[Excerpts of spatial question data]
## START
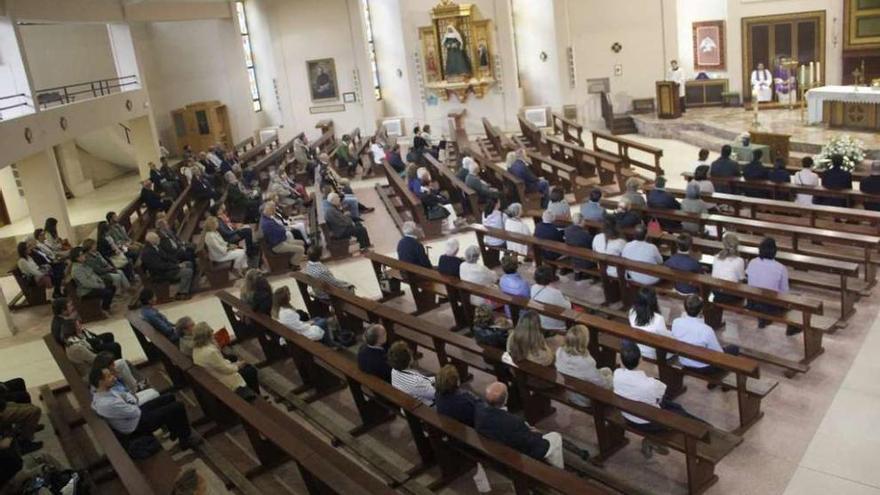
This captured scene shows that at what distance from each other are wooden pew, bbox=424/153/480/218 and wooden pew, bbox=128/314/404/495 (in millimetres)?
6261

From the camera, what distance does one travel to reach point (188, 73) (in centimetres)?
2364

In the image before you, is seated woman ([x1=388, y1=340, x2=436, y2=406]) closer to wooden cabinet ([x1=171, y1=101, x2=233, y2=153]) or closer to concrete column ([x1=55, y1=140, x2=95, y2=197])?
concrete column ([x1=55, y1=140, x2=95, y2=197])

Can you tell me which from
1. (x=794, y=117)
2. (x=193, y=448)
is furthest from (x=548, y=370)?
(x=794, y=117)

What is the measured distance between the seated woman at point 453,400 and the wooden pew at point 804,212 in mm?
5780

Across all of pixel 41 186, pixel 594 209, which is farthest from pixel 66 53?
pixel 594 209

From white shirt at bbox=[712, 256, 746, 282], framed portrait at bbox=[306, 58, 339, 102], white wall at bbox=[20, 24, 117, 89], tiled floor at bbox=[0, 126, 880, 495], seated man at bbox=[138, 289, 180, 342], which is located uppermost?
white wall at bbox=[20, 24, 117, 89]

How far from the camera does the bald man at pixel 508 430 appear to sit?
4.89m

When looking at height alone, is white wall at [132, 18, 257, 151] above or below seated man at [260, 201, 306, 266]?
above

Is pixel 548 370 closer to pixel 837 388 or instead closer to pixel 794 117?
pixel 837 388

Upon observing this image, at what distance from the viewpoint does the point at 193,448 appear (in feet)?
20.5

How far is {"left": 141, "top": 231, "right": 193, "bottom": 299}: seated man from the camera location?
10336mm

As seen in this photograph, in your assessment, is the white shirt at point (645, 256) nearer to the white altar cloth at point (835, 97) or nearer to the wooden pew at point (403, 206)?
the wooden pew at point (403, 206)

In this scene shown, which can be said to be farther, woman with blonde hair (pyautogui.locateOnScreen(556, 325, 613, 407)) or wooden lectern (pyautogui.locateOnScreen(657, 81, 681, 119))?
wooden lectern (pyautogui.locateOnScreen(657, 81, 681, 119))

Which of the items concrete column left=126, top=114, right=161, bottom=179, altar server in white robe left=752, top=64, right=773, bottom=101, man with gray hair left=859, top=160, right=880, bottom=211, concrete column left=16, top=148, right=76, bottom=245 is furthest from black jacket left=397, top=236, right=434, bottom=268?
altar server in white robe left=752, top=64, right=773, bottom=101
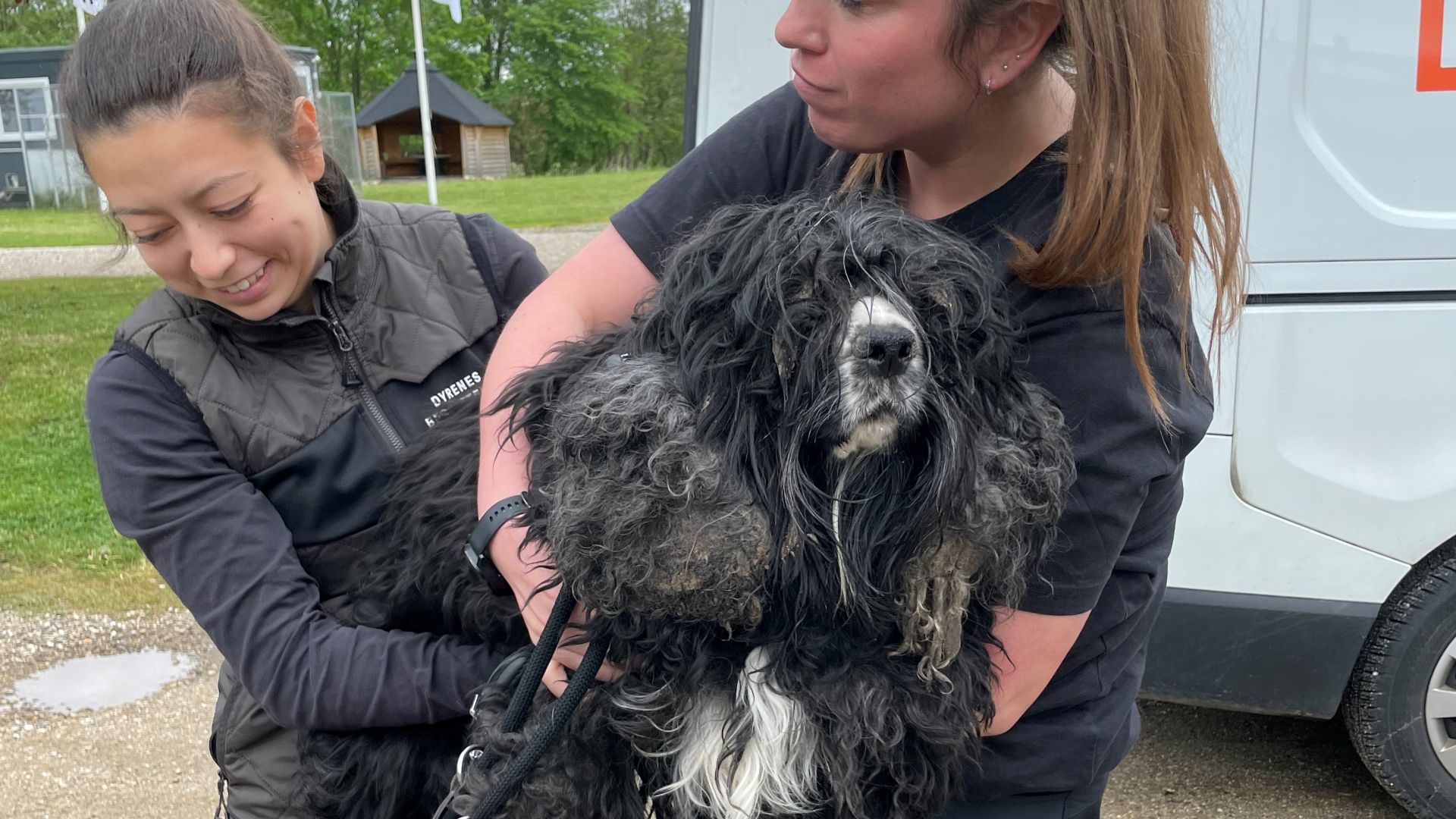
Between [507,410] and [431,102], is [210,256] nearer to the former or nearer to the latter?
[507,410]

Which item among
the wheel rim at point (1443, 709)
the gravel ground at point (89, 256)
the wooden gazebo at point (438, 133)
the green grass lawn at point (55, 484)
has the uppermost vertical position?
the wheel rim at point (1443, 709)

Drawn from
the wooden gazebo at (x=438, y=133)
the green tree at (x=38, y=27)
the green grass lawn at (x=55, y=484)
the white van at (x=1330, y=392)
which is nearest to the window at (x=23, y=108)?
the green tree at (x=38, y=27)

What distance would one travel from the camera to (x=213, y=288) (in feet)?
6.73

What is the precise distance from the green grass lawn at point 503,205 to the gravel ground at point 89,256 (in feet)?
1.54

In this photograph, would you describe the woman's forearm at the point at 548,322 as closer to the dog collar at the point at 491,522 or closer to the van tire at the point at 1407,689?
the dog collar at the point at 491,522

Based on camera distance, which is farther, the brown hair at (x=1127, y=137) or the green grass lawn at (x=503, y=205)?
the green grass lawn at (x=503, y=205)

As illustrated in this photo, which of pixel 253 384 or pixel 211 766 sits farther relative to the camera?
pixel 211 766

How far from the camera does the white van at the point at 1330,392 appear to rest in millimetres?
3271

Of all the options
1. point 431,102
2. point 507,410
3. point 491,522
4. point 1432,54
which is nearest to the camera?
point 491,522

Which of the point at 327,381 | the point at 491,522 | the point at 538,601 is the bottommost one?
the point at 538,601

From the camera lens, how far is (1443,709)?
149 inches

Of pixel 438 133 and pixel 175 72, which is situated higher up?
pixel 175 72

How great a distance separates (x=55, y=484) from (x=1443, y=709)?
294 inches

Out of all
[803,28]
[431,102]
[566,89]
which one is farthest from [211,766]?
[566,89]
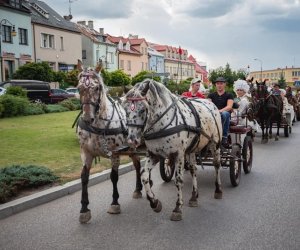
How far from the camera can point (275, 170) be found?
9977mm

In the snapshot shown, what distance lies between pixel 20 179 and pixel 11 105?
48.8ft

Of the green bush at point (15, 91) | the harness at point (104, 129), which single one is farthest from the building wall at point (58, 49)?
the harness at point (104, 129)

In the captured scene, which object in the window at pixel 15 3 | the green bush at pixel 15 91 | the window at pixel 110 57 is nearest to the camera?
the green bush at pixel 15 91

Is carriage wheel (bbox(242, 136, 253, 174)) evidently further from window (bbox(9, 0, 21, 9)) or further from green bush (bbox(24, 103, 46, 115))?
window (bbox(9, 0, 21, 9))

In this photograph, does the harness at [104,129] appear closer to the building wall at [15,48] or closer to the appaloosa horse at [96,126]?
the appaloosa horse at [96,126]

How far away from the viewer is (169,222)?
6.02 metres

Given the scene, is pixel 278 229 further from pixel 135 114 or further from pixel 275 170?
pixel 275 170

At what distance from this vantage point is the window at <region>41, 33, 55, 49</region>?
43706 millimetres

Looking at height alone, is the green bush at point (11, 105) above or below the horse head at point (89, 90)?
below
## END
### To be done
Each line of the data is to be duplicated exactly; pictures stay out of the copy.

### Finished answer
This captured scene shows that at what distance from each other are wooden pew, bbox=424/153/480/218 and wooden pew, bbox=128/314/404/495 (in millimetres)?
6261

From the camera, what distance does one travel to reach point (188, 73) (in centimetres)?
2364

In the image before you, is seated woman ([x1=388, y1=340, x2=436, y2=406]) closer to wooden cabinet ([x1=171, y1=101, x2=233, y2=153]) or closer to concrete column ([x1=55, y1=140, x2=95, y2=197])?
concrete column ([x1=55, y1=140, x2=95, y2=197])

Can you tell me which from
1. (x=794, y=117)
2. (x=193, y=448)
is furthest from (x=548, y=370)?
(x=794, y=117)

What is the measured distance between the seated woman at point 453,400 and the wooden pew at point 804,212 in mm?
5780

Across all of pixel 41 186, pixel 594 209, which is farthest from pixel 66 53?
pixel 594 209

From white shirt at bbox=[712, 256, 746, 282], framed portrait at bbox=[306, 58, 339, 102], white wall at bbox=[20, 24, 117, 89], tiled floor at bbox=[0, 126, 880, 495], seated man at bbox=[138, 289, 180, 342], which is located uppermost?
white wall at bbox=[20, 24, 117, 89]

How far from the camera does the bald man at pixel 508 430 appear to sit?
4.89m

When looking at height alone, is white wall at [132, 18, 257, 151] above or below seated man at [260, 201, 306, 266]?
above

Is pixel 548 370 closer to pixel 837 388 or instead closer to pixel 794 117?
pixel 837 388

Upon observing this image, at what distance from the viewpoint does the point at 193,448 appear (in feet)?
20.5

How far is {"left": 141, "top": 231, "right": 193, "bottom": 299}: seated man from the camera location?
10336mm

As seen in this photograph, in your assessment, is the white shirt at point (645, 256) nearer to the white altar cloth at point (835, 97) or nearer to the wooden pew at point (403, 206)?
the wooden pew at point (403, 206)

In this scene shown, which can be said to be farther, woman with blonde hair (pyautogui.locateOnScreen(556, 325, 613, 407)) or wooden lectern (pyautogui.locateOnScreen(657, 81, 681, 119))?
wooden lectern (pyautogui.locateOnScreen(657, 81, 681, 119))

Which of the items concrete column left=126, top=114, right=161, bottom=179, altar server in white robe left=752, top=64, right=773, bottom=101, man with gray hair left=859, top=160, right=880, bottom=211, concrete column left=16, top=148, right=76, bottom=245 is furthest from black jacket left=397, top=236, right=434, bottom=268?
altar server in white robe left=752, top=64, right=773, bottom=101
Between [507,410] and [431,102], is [210,256] nearer to the former or nearer to the latter?
[507,410]

Which item among
the wheel rim at point (1443, 709)
the gravel ground at point (89, 256)
the wooden gazebo at point (438, 133)
the green grass lawn at point (55, 484)
has the uppermost vertical position?
the wheel rim at point (1443, 709)

Drawn from
the wooden gazebo at (x=438, y=133)
the green tree at (x=38, y=27)
the green grass lawn at (x=55, y=484)
the white van at (x=1330, y=392)
which is nearest to the window at (x=23, y=108)?
the green tree at (x=38, y=27)

What distance would one travel from the camera to (x=213, y=288) (in feet)?
6.73

What is the precise distance from the green grass lawn at point 503,205 to the gravel ground at point 89,256 (in feet)?
1.54

In this photograph, would you describe the woman's forearm at the point at 548,322 as closer to the dog collar at the point at 491,522 or closer to the van tire at the point at 1407,689?
the dog collar at the point at 491,522

Based on camera distance, which is farther, the brown hair at (x=1127, y=137) or the green grass lawn at (x=503, y=205)?
the green grass lawn at (x=503, y=205)

As illustrated in this photo, which of pixel 253 384 or pixel 211 766 sits farther relative to the camera?
pixel 211 766

How far from the camera does the white van at the point at 1330,392 appear to rest in millimetres?
3271

Of all the options
1. point 431,102
2. point 507,410
3. point 491,522
4. point 1432,54
which is nearest to the camera?
point 491,522

Which of the point at 327,381 | the point at 491,522 | the point at 538,601 is the bottommost one?
the point at 538,601

From the camera lens, how far is (1443,709)?
149 inches

Of pixel 438 133 and pixel 175 72, which is situated higher up?
pixel 175 72

How great a distance separates (x=55, y=484) from (x=1443, y=709)?
294 inches

Out of all
[803,28]
[431,102]
[566,89]
which one is farthest from [211,766]?
[566,89]
How far from the camera can point (275, 170) be found?
9977mm

In the snapshot shown, what distance lies between pixel 20 179 and pixel 11 105?
48.8ft

Of the green bush at point (15, 91) | the harness at point (104, 129), which single one is farthest from the building wall at point (58, 49)?
the harness at point (104, 129)

In the captured scene, which object in the window at pixel 15 3 | the green bush at pixel 15 91 | the window at pixel 110 57 is nearest to the camera?
the green bush at pixel 15 91

Is carriage wheel (bbox(242, 136, 253, 174)) evidently further from window (bbox(9, 0, 21, 9)) or further from green bush (bbox(24, 103, 46, 115))?
window (bbox(9, 0, 21, 9))

In this photograph, does the harness at [104,129] appear closer to the building wall at [15,48] or closer to the appaloosa horse at [96,126]?
the appaloosa horse at [96,126]

How far away from the viewer is (169,222)?
6.02 metres

Given the scene, is pixel 278 229 further from pixel 135 114 or further from pixel 275 170?
pixel 275 170

At what distance from this vantage point is the window at <region>41, 33, 55, 49</region>?
43706 millimetres

Looking at height alone, is the green bush at point (11, 105) above or below the horse head at point (89, 90)?
below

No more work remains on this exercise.